On the 3d printed gun end, supposedly people have figured out the issues to the point where you can print 100% of the parts out of super basic plastic (the most commonly used plastic in 3d printing is PLA, which has a melting point around 200 degrees Celsius), though the stuff I've seen online is more about using internals from cheap guns and 3d printing the external "furniture" of the gun either for custom cosmetics or aftermarket parts like handles and grips, or to create an expensive gun out of cheaper components. As for the ammo, I've only heard that "people were working on it." I don't know any of the specifics.
I couldn't tell you myself, I think it's crazy too, but NATO trialed caseless ammo during the Cold War, and if that's possible, I don't see why plastic ammo (at least cases) couldn't be.
Though you sure as hell won't see me jumping in line to try it out.
Caseless is an entirely different branch of innovation than polymer cases, but both have been shown to work.

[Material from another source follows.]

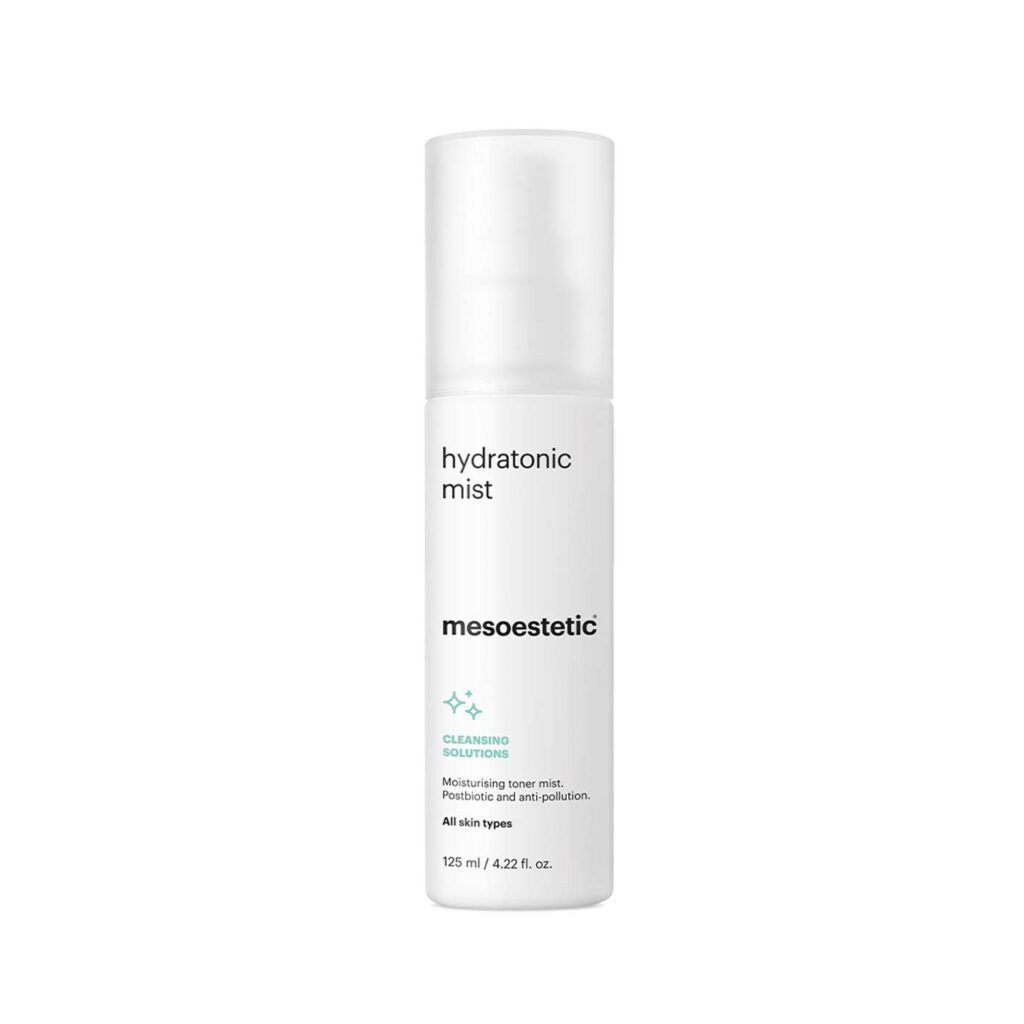 Mesoestetic - Hydratonic Mist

There are multiple examples, but one that sprang to mind was the Textron NGSW submission, if you want to see what was being floated to the military recently.

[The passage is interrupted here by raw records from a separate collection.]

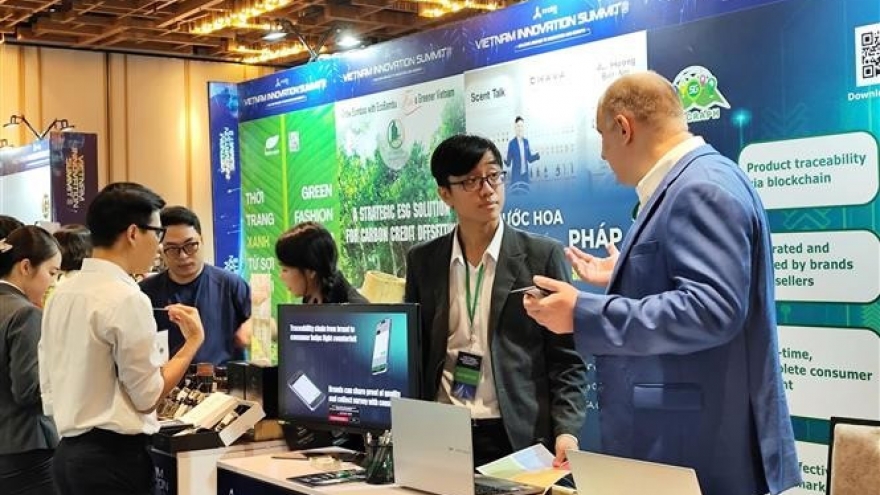 Vietnam connects resources to boost innovation, sustainable development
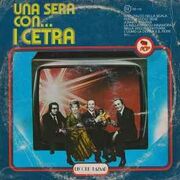 Una Sera Con...I Cetra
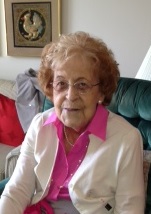 Annette VACHON (née Drouin)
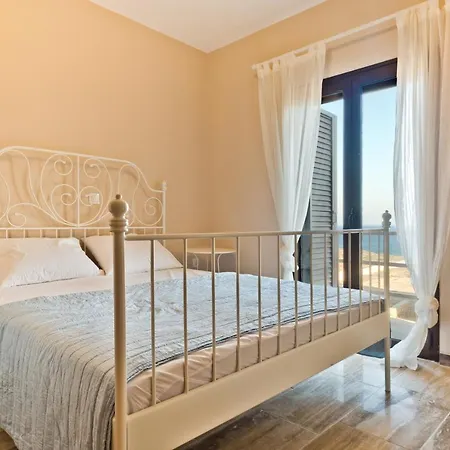 Petra Villas Apartman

No need for a 3D printer to make your own ammo, when there are reloading presses already designed for that that will make reliable and safe ammo much more easily. People also make their own lead bullets from tire weights and fishing weights, just by melting it in a crucible and pouring lead into molds
If I had to guess, the two most likely reasons are: for the challenge of it, and to reduce the amount of required tools.
I feel like the people who work on 3d printed guns largely fall into 2 camps - the people who just like to build things, and the people who look at a 3d printer as a valuable tool in the whole "become ungovernable" concept.
I know the second group are responsible for designing a fully 3d printed gun that's currently being used to fight against a genocidal military regime in Myanmar, for example. The people there are getting zero international aid, and can't get their hands on guns. But, they can get ammo, and they can get 3d printers. So they've set up 3d printer assembly lines to make guns that are at least good enough to kill a soldier and take his gun. It was designed for exactly that kind of situation - basically the Liberator one-shot pistol the CIA designed to be air-dropped into occupied France during WW2, except as a modern semi-auto SMG chambered in 9mm.
Crazy, I saw a lot in the shotgun realm for 3d printing slugs and shot and sabot shells, but nothing else yet. I'll have to do some digging. Honestly moving away from lead sounds great to me.